### [YOUR TASK]
From the article excerpt on early scripts, quote every phrase that uses the language of betting on horse races.

### [PAGE EXCERPT]
-- Start --
Published online by Cambridge University Press:  02 January 2015

Extract

On the periphery of the cuneiform using area there was in use in the 3rd and 2nd millennia B.C. a number of non-cuneiform scripts of apparently independent character and purely regional use (see map, FIG. I). My purpose in this article is to speculate on the possibility of their common origin. I shall not apologize for this as I believe hypothesis-making to be a useful occupation, but I must in fairness warn the reader that not only am I myself an outsider since my special interest concerns only one of the writing systems I shall be discussing (the Aegean), but so is the horse I am going to back. Diffusionism is out of favour, and despite a recent series of articles by Brice [I] pointing out the similarities between the Cretan and proto-Elamite accounting tablets, the odds currently offered are decidedly against my choice.* But I think the bookmakers are wrong, and my purpose in this article is to say why.
-- End --
### [DATA EXCERPTS]
-- Start --
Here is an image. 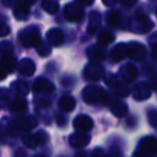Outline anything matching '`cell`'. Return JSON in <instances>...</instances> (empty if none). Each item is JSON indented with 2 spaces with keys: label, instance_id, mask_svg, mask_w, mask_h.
Instances as JSON below:
<instances>
[{
  "label": "cell",
  "instance_id": "cell-23",
  "mask_svg": "<svg viewBox=\"0 0 157 157\" xmlns=\"http://www.w3.org/2000/svg\"><path fill=\"white\" fill-rule=\"evenodd\" d=\"M22 142H23L27 147H31V148H34L37 145L44 144V142L39 139V132L36 134V135H25V136L22 137Z\"/></svg>",
  "mask_w": 157,
  "mask_h": 157
},
{
  "label": "cell",
  "instance_id": "cell-3",
  "mask_svg": "<svg viewBox=\"0 0 157 157\" xmlns=\"http://www.w3.org/2000/svg\"><path fill=\"white\" fill-rule=\"evenodd\" d=\"M144 157H151L157 153V140L153 136H147L142 139L139 144V148L136 150Z\"/></svg>",
  "mask_w": 157,
  "mask_h": 157
},
{
  "label": "cell",
  "instance_id": "cell-17",
  "mask_svg": "<svg viewBox=\"0 0 157 157\" xmlns=\"http://www.w3.org/2000/svg\"><path fill=\"white\" fill-rule=\"evenodd\" d=\"M101 25V13L98 11H92L90 13V20H88V26H87V32L90 34H93L96 29Z\"/></svg>",
  "mask_w": 157,
  "mask_h": 157
},
{
  "label": "cell",
  "instance_id": "cell-30",
  "mask_svg": "<svg viewBox=\"0 0 157 157\" xmlns=\"http://www.w3.org/2000/svg\"><path fill=\"white\" fill-rule=\"evenodd\" d=\"M147 117H148V123L152 126L157 128V110L156 109H150L147 112Z\"/></svg>",
  "mask_w": 157,
  "mask_h": 157
},
{
  "label": "cell",
  "instance_id": "cell-19",
  "mask_svg": "<svg viewBox=\"0 0 157 157\" xmlns=\"http://www.w3.org/2000/svg\"><path fill=\"white\" fill-rule=\"evenodd\" d=\"M87 55L90 56L91 61L93 63H98V60L104 58V50L102 48H99L98 45H92L90 47V49L87 50Z\"/></svg>",
  "mask_w": 157,
  "mask_h": 157
},
{
  "label": "cell",
  "instance_id": "cell-32",
  "mask_svg": "<svg viewBox=\"0 0 157 157\" xmlns=\"http://www.w3.org/2000/svg\"><path fill=\"white\" fill-rule=\"evenodd\" d=\"M9 33H10L9 26L4 21H0V37H6Z\"/></svg>",
  "mask_w": 157,
  "mask_h": 157
},
{
  "label": "cell",
  "instance_id": "cell-10",
  "mask_svg": "<svg viewBox=\"0 0 157 157\" xmlns=\"http://www.w3.org/2000/svg\"><path fill=\"white\" fill-rule=\"evenodd\" d=\"M119 76L121 77V80L124 81V82H131V81H134L135 78H136V76H137V69H136V66L135 65H132V64H125L124 66H121L120 67V70H119Z\"/></svg>",
  "mask_w": 157,
  "mask_h": 157
},
{
  "label": "cell",
  "instance_id": "cell-36",
  "mask_svg": "<svg viewBox=\"0 0 157 157\" xmlns=\"http://www.w3.org/2000/svg\"><path fill=\"white\" fill-rule=\"evenodd\" d=\"M120 4H121L123 6H132V5L136 4V1H135V0H132V1H121Z\"/></svg>",
  "mask_w": 157,
  "mask_h": 157
},
{
  "label": "cell",
  "instance_id": "cell-26",
  "mask_svg": "<svg viewBox=\"0 0 157 157\" xmlns=\"http://www.w3.org/2000/svg\"><path fill=\"white\" fill-rule=\"evenodd\" d=\"M114 42V36L108 31H102L98 34V43L102 45H108Z\"/></svg>",
  "mask_w": 157,
  "mask_h": 157
},
{
  "label": "cell",
  "instance_id": "cell-22",
  "mask_svg": "<svg viewBox=\"0 0 157 157\" xmlns=\"http://www.w3.org/2000/svg\"><path fill=\"white\" fill-rule=\"evenodd\" d=\"M110 112H112V114H114V115L118 117V118L124 117V115L126 114V112H128V105H126L125 103L118 101V102H115V103L112 104Z\"/></svg>",
  "mask_w": 157,
  "mask_h": 157
},
{
  "label": "cell",
  "instance_id": "cell-37",
  "mask_svg": "<svg viewBox=\"0 0 157 157\" xmlns=\"http://www.w3.org/2000/svg\"><path fill=\"white\" fill-rule=\"evenodd\" d=\"M103 4H104V5H109V6H112V5L115 4V1H103Z\"/></svg>",
  "mask_w": 157,
  "mask_h": 157
},
{
  "label": "cell",
  "instance_id": "cell-15",
  "mask_svg": "<svg viewBox=\"0 0 157 157\" xmlns=\"http://www.w3.org/2000/svg\"><path fill=\"white\" fill-rule=\"evenodd\" d=\"M47 40L50 45H60L64 40V33L58 28H52L47 32Z\"/></svg>",
  "mask_w": 157,
  "mask_h": 157
},
{
  "label": "cell",
  "instance_id": "cell-5",
  "mask_svg": "<svg viewBox=\"0 0 157 157\" xmlns=\"http://www.w3.org/2000/svg\"><path fill=\"white\" fill-rule=\"evenodd\" d=\"M64 16L67 21H78L83 17V7L80 2H70L64 7Z\"/></svg>",
  "mask_w": 157,
  "mask_h": 157
},
{
  "label": "cell",
  "instance_id": "cell-21",
  "mask_svg": "<svg viewBox=\"0 0 157 157\" xmlns=\"http://www.w3.org/2000/svg\"><path fill=\"white\" fill-rule=\"evenodd\" d=\"M10 108H11V110L15 112V113H23V112L26 110V108H27V103H26L25 98L17 97V98H15V99L11 102Z\"/></svg>",
  "mask_w": 157,
  "mask_h": 157
},
{
  "label": "cell",
  "instance_id": "cell-24",
  "mask_svg": "<svg viewBox=\"0 0 157 157\" xmlns=\"http://www.w3.org/2000/svg\"><path fill=\"white\" fill-rule=\"evenodd\" d=\"M107 22L110 27H119L120 23H121V16H120V12L117 11V10H112L109 11L108 16H107Z\"/></svg>",
  "mask_w": 157,
  "mask_h": 157
},
{
  "label": "cell",
  "instance_id": "cell-25",
  "mask_svg": "<svg viewBox=\"0 0 157 157\" xmlns=\"http://www.w3.org/2000/svg\"><path fill=\"white\" fill-rule=\"evenodd\" d=\"M17 126H20L21 129H25V130H31V129H33L36 125H37V120H36V118L34 117H27V118H25V119H20V120H17L16 123H15Z\"/></svg>",
  "mask_w": 157,
  "mask_h": 157
},
{
  "label": "cell",
  "instance_id": "cell-18",
  "mask_svg": "<svg viewBox=\"0 0 157 157\" xmlns=\"http://www.w3.org/2000/svg\"><path fill=\"white\" fill-rule=\"evenodd\" d=\"M28 15H29V7H28V5H27L26 2L18 4V5L15 7V10H13V16H15L17 20L23 21V20H26V18L28 17Z\"/></svg>",
  "mask_w": 157,
  "mask_h": 157
},
{
  "label": "cell",
  "instance_id": "cell-33",
  "mask_svg": "<svg viewBox=\"0 0 157 157\" xmlns=\"http://www.w3.org/2000/svg\"><path fill=\"white\" fill-rule=\"evenodd\" d=\"M92 157H105L104 152L102 148H96L93 152H92Z\"/></svg>",
  "mask_w": 157,
  "mask_h": 157
},
{
  "label": "cell",
  "instance_id": "cell-34",
  "mask_svg": "<svg viewBox=\"0 0 157 157\" xmlns=\"http://www.w3.org/2000/svg\"><path fill=\"white\" fill-rule=\"evenodd\" d=\"M152 58L155 59V61H157V43L152 45Z\"/></svg>",
  "mask_w": 157,
  "mask_h": 157
},
{
  "label": "cell",
  "instance_id": "cell-27",
  "mask_svg": "<svg viewBox=\"0 0 157 157\" xmlns=\"http://www.w3.org/2000/svg\"><path fill=\"white\" fill-rule=\"evenodd\" d=\"M42 7L49 13H56L59 10V2L53 1V0H47V1L42 2Z\"/></svg>",
  "mask_w": 157,
  "mask_h": 157
},
{
  "label": "cell",
  "instance_id": "cell-12",
  "mask_svg": "<svg viewBox=\"0 0 157 157\" xmlns=\"http://www.w3.org/2000/svg\"><path fill=\"white\" fill-rule=\"evenodd\" d=\"M91 141V137L90 135H86L83 132H76V134H72L70 137H69V142L72 147L75 148H81V147H85L86 145H88V142Z\"/></svg>",
  "mask_w": 157,
  "mask_h": 157
},
{
  "label": "cell",
  "instance_id": "cell-6",
  "mask_svg": "<svg viewBox=\"0 0 157 157\" xmlns=\"http://www.w3.org/2000/svg\"><path fill=\"white\" fill-rule=\"evenodd\" d=\"M103 75H104V69H103V66H102L101 64L93 63V61H91V63L86 66V69H85V71H83V76H85V78L88 80V81H98V80H101V78L103 77Z\"/></svg>",
  "mask_w": 157,
  "mask_h": 157
},
{
  "label": "cell",
  "instance_id": "cell-1",
  "mask_svg": "<svg viewBox=\"0 0 157 157\" xmlns=\"http://www.w3.org/2000/svg\"><path fill=\"white\" fill-rule=\"evenodd\" d=\"M82 98L88 104H94L99 101L103 102L104 104H108V102H109V96L103 91V88H101L99 86H96V85L85 87L82 91Z\"/></svg>",
  "mask_w": 157,
  "mask_h": 157
},
{
  "label": "cell",
  "instance_id": "cell-11",
  "mask_svg": "<svg viewBox=\"0 0 157 157\" xmlns=\"http://www.w3.org/2000/svg\"><path fill=\"white\" fill-rule=\"evenodd\" d=\"M152 91H151V87L147 85V83H137L135 86V88L132 90V96L136 101H145L147 98H150Z\"/></svg>",
  "mask_w": 157,
  "mask_h": 157
},
{
  "label": "cell",
  "instance_id": "cell-13",
  "mask_svg": "<svg viewBox=\"0 0 157 157\" xmlns=\"http://www.w3.org/2000/svg\"><path fill=\"white\" fill-rule=\"evenodd\" d=\"M33 91L36 93H50L54 91V85L45 78H38L33 83Z\"/></svg>",
  "mask_w": 157,
  "mask_h": 157
},
{
  "label": "cell",
  "instance_id": "cell-7",
  "mask_svg": "<svg viewBox=\"0 0 157 157\" xmlns=\"http://www.w3.org/2000/svg\"><path fill=\"white\" fill-rule=\"evenodd\" d=\"M126 49H128V56L132 60L141 61L146 56V49L141 43L130 42V43L126 44Z\"/></svg>",
  "mask_w": 157,
  "mask_h": 157
},
{
  "label": "cell",
  "instance_id": "cell-28",
  "mask_svg": "<svg viewBox=\"0 0 157 157\" xmlns=\"http://www.w3.org/2000/svg\"><path fill=\"white\" fill-rule=\"evenodd\" d=\"M10 104H11L10 91L6 88H1L0 90V108H5V107L10 108Z\"/></svg>",
  "mask_w": 157,
  "mask_h": 157
},
{
  "label": "cell",
  "instance_id": "cell-39",
  "mask_svg": "<svg viewBox=\"0 0 157 157\" xmlns=\"http://www.w3.org/2000/svg\"><path fill=\"white\" fill-rule=\"evenodd\" d=\"M156 15H157V12H156Z\"/></svg>",
  "mask_w": 157,
  "mask_h": 157
},
{
  "label": "cell",
  "instance_id": "cell-9",
  "mask_svg": "<svg viewBox=\"0 0 157 157\" xmlns=\"http://www.w3.org/2000/svg\"><path fill=\"white\" fill-rule=\"evenodd\" d=\"M1 53V66L6 72H12L13 69L16 67V59L12 53V50H5L0 52Z\"/></svg>",
  "mask_w": 157,
  "mask_h": 157
},
{
  "label": "cell",
  "instance_id": "cell-8",
  "mask_svg": "<svg viewBox=\"0 0 157 157\" xmlns=\"http://www.w3.org/2000/svg\"><path fill=\"white\" fill-rule=\"evenodd\" d=\"M72 125L74 128L78 131V132H87L90 131L92 128H93V120L88 117V115H85V114H81V115H77L74 121H72Z\"/></svg>",
  "mask_w": 157,
  "mask_h": 157
},
{
  "label": "cell",
  "instance_id": "cell-20",
  "mask_svg": "<svg viewBox=\"0 0 157 157\" xmlns=\"http://www.w3.org/2000/svg\"><path fill=\"white\" fill-rule=\"evenodd\" d=\"M75 105H76V102H75V99H74L71 96H63V97L59 99V107H60L63 110H65V112H71V110H74Z\"/></svg>",
  "mask_w": 157,
  "mask_h": 157
},
{
  "label": "cell",
  "instance_id": "cell-38",
  "mask_svg": "<svg viewBox=\"0 0 157 157\" xmlns=\"http://www.w3.org/2000/svg\"><path fill=\"white\" fill-rule=\"evenodd\" d=\"M33 157H44V156H42V155H36V156H33Z\"/></svg>",
  "mask_w": 157,
  "mask_h": 157
},
{
  "label": "cell",
  "instance_id": "cell-31",
  "mask_svg": "<svg viewBox=\"0 0 157 157\" xmlns=\"http://www.w3.org/2000/svg\"><path fill=\"white\" fill-rule=\"evenodd\" d=\"M37 48H38V53H39L42 56H47L48 54H50V48H49L45 43H42V42H40V44H39Z\"/></svg>",
  "mask_w": 157,
  "mask_h": 157
},
{
  "label": "cell",
  "instance_id": "cell-2",
  "mask_svg": "<svg viewBox=\"0 0 157 157\" xmlns=\"http://www.w3.org/2000/svg\"><path fill=\"white\" fill-rule=\"evenodd\" d=\"M18 39L23 47H38L40 44V32L37 26H31L18 33Z\"/></svg>",
  "mask_w": 157,
  "mask_h": 157
},
{
  "label": "cell",
  "instance_id": "cell-29",
  "mask_svg": "<svg viewBox=\"0 0 157 157\" xmlns=\"http://www.w3.org/2000/svg\"><path fill=\"white\" fill-rule=\"evenodd\" d=\"M13 87H16L15 91L18 92L21 96H25V94H27V92H28V86H27L25 82H15V83H13Z\"/></svg>",
  "mask_w": 157,
  "mask_h": 157
},
{
  "label": "cell",
  "instance_id": "cell-14",
  "mask_svg": "<svg viewBox=\"0 0 157 157\" xmlns=\"http://www.w3.org/2000/svg\"><path fill=\"white\" fill-rule=\"evenodd\" d=\"M17 69H18V72L23 76H31L34 74L36 71V64L31 60V59H22L18 65H17Z\"/></svg>",
  "mask_w": 157,
  "mask_h": 157
},
{
  "label": "cell",
  "instance_id": "cell-35",
  "mask_svg": "<svg viewBox=\"0 0 157 157\" xmlns=\"http://www.w3.org/2000/svg\"><path fill=\"white\" fill-rule=\"evenodd\" d=\"M6 75H7V72L4 70V67H2L1 64H0V80H4V78L6 77Z\"/></svg>",
  "mask_w": 157,
  "mask_h": 157
},
{
  "label": "cell",
  "instance_id": "cell-16",
  "mask_svg": "<svg viewBox=\"0 0 157 157\" xmlns=\"http://www.w3.org/2000/svg\"><path fill=\"white\" fill-rule=\"evenodd\" d=\"M110 55H112V58H113L114 61H117V63H118V61H121L125 56H128L126 44H125V43H119V44H117V45L112 49Z\"/></svg>",
  "mask_w": 157,
  "mask_h": 157
},
{
  "label": "cell",
  "instance_id": "cell-4",
  "mask_svg": "<svg viewBox=\"0 0 157 157\" xmlns=\"http://www.w3.org/2000/svg\"><path fill=\"white\" fill-rule=\"evenodd\" d=\"M152 27H153V22L148 18V16L141 15V13H137V15L134 17L132 22H131V28H132L135 32H139V33L148 32Z\"/></svg>",
  "mask_w": 157,
  "mask_h": 157
}]
</instances>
-- End --
### [PROBLEM SOLUTION]
- "the horse I am going to back"
- "the odds currently offered"
- "the bookmakers"